Créée par Luc Brunschwig et Olivier Neuray , Makabi est une série enthousiasmante. Elle révèle un héros hors norme très attachant. Au fil des albums, on en apprend toujours plus ce personnage étonnant, dont le caractère se forge peu à peu. Alors qu'un nouveau cycle débute avec le tome 4, intitulé Juke-box, nous avons rencontré Olivier Neuray, le dessinateur de cette série prometteuse.

Qui est Makabi ?

Avec son look de gentil garçon à lunettes, Lloyd Singer n'a rien du tombeur, ni du justicier. Ses parents sont morts dans un accident de voiture quand il n'avait que 13 ans. Aîné de la famille, il a dû s'occuper de ses deux sœurs, Esther et Geri, et de son frère Eliott, très jeune. Les quatre enfants seront élevés par sa grand-mère d'origine russe. Souvent brimé et menacé par une bande d'adolescents emmené par un certain La Bianca, le jeune Lloyd apprend les arts martiaux avec le rabbin Yeouda Metzger. Pour protéger les siens, il utilisera ces techniques de combat sous un masque, sous le nom de Makabi. Le jeune La Bianca en fera les frais, et une longue amitié en découlera…

Lloyd était chef du service comptabilité au FBI. Ses connaissances du russe et la facilité avec laquelle il obtient la confiance des femmes l'avaient amené à remplir une première mission (objet du premier cycle de la série Makabi). L'agent La Bianca avait fait appel à lui pour protéger une jeune femme russe, enrôlée malgré elle dans un réseau de prostitution aux Etats-Unis, et son enfant. Cette mission laissera des traces indélébiles dans la mémoire de Singer, puisqu'il y tuera un homme.

Dans le deuxième cycle de la série, Lloyd Singer a rejoint l'académie du FBI. Il suit la formation qui devrait faire de lui un agent d'élite. Néanmoins, son allure anodine lui vaut à nouveau les brimades de ses condisciples. De plus, son esprit est hanté par le mort de sa précédente mission. La Bianca lui confie une nouvelle responsabilité parallèlement à sa formation. Il s'agit de faire témoigner la seule victime survivante d'un serial killer. Une épreuve difficile pour la jeune femme. Défigurée par son agresseur, elle ne veut plus parler à personne...
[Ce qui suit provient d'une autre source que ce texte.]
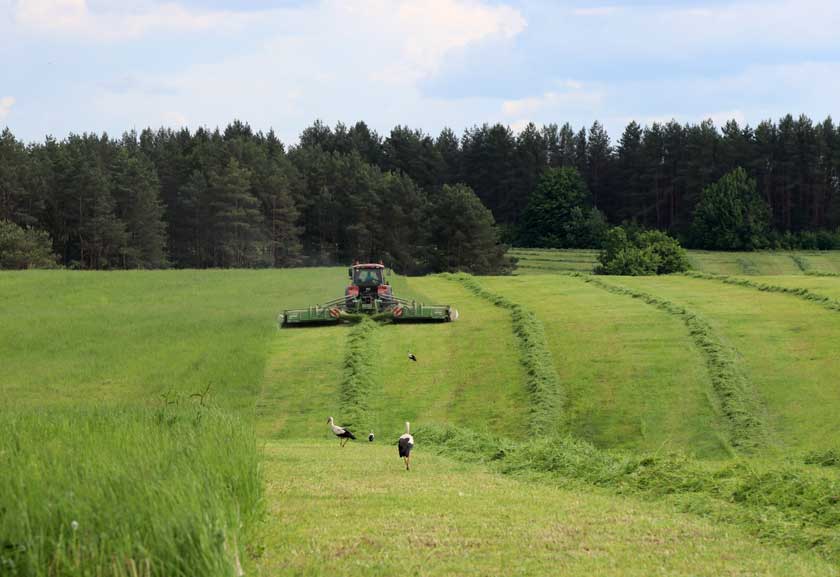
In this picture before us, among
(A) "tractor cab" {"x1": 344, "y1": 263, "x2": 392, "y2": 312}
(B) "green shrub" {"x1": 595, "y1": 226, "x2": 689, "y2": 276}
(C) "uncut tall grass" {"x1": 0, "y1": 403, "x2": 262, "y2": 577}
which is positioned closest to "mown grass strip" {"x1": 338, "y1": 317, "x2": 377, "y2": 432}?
(A) "tractor cab" {"x1": 344, "y1": 263, "x2": 392, "y2": 312}

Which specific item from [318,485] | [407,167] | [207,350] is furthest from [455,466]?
[407,167]

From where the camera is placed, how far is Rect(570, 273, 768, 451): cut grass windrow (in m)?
30.5

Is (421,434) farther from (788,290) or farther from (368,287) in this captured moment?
(788,290)

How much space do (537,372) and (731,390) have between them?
22.9 ft

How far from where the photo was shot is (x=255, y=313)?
183 feet

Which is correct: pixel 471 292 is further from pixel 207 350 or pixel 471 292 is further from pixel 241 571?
pixel 241 571

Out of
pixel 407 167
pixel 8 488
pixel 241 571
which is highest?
pixel 407 167

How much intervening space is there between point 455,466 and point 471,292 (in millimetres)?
41058

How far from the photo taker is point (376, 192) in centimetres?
13575

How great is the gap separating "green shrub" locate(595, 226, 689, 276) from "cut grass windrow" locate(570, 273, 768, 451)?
59.3m

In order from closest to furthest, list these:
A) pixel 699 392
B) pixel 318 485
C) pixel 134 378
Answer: pixel 318 485 < pixel 699 392 < pixel 134 378

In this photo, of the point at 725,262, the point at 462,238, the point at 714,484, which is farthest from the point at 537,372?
the point at 725,262

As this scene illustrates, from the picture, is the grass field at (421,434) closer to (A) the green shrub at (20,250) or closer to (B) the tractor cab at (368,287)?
(B) the tractor cab at (368,287)

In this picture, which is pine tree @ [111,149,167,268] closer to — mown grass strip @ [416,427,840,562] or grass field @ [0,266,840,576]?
grass field @ [0,266,840,576]
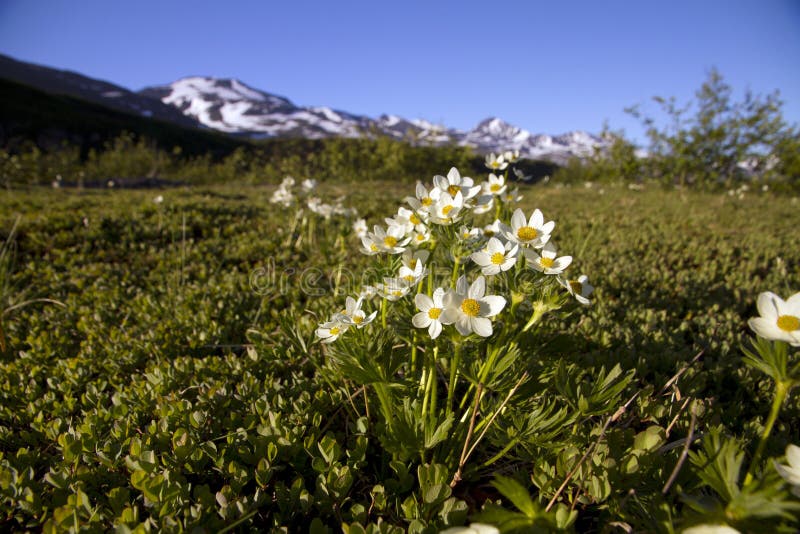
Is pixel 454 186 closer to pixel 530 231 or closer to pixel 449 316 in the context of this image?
pixel 530 231

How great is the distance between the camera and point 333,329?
4.40 feet

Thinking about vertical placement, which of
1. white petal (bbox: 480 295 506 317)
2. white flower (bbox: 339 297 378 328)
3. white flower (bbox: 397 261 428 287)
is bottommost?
white flower (bbox: 339 297 378 328)

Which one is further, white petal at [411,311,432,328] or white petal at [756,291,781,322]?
white petal at [411,311,432,328]

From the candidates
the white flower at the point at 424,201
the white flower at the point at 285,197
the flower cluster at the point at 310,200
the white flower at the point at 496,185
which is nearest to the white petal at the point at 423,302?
the white flower at the point at 424,201

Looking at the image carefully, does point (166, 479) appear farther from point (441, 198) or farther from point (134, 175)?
point (134, 175)

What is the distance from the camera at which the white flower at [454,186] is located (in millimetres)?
1412

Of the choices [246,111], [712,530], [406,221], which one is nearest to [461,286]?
[406,221]

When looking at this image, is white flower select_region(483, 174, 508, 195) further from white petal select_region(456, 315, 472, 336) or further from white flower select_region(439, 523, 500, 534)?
white flower select_region(439, 523, 500, 534)

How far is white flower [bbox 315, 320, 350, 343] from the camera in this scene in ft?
4.00

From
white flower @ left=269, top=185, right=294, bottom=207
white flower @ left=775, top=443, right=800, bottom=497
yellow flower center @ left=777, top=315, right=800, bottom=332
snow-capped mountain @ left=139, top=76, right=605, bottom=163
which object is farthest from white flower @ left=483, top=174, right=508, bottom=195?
snow-capped mountain @ left=139, top=76, right=605, bottom=163

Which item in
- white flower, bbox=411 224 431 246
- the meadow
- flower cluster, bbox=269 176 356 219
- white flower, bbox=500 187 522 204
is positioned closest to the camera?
the meadow

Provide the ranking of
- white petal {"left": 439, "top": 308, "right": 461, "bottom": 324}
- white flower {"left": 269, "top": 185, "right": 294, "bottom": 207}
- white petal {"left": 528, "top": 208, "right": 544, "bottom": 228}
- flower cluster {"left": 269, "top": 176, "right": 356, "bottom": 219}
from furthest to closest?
white flower {"left": 269, "top": 185, "right": 294, "bottom": 207} < flower cluster {"left": 269, "top": 176, "right": 356, "bottom": 219} < white petal {"left": 528, "top": 208, "right": 544, "bottom": 228} < white petal {"left": 439, "top": 308, "right": 461, "bottom": 324}

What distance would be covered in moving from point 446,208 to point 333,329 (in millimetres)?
552

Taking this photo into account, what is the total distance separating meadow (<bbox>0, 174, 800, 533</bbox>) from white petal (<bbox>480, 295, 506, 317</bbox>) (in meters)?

Comment s'est mis en place le contexte social et familial de Lloyd Singer, alias Makabi ?

Luc Brunschwig, mon scénariste, a mis beaucoup de choses très personnelles dans le personnage. Makabi est juif comme lui, et il a les traits de son frère. Ce dernier est comptable, et il possède le même rapport avec les femmes que Lloyd Singer. Ce n'est pas un séducteur. Ce n'est pas un partenaire potentiel pour les femmes. De ce fait, elles se confient facilement à lui. Luc a voulu utiliser ces qualités rares pour créer un personnage atypique. Cette série est le résultat d'un grand travail d'introspection chez lui.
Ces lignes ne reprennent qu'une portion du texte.